→ TASK: Render the lines of the records below as a numbered list, omitting any blank lines.

[begin LISTED ENTRIES]

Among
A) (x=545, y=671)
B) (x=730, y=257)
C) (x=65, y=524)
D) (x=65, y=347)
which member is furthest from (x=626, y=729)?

[end LISTED ENTRIES]

→ EXPECTED ANSWER:
1. Among
2. A) (x=545, y=671)
3. B) (x=730, y=257)
4. C) (x=65, y=524)
5. D) (x=65, y=347)
6. which member is furthest from (x=626, y=729)?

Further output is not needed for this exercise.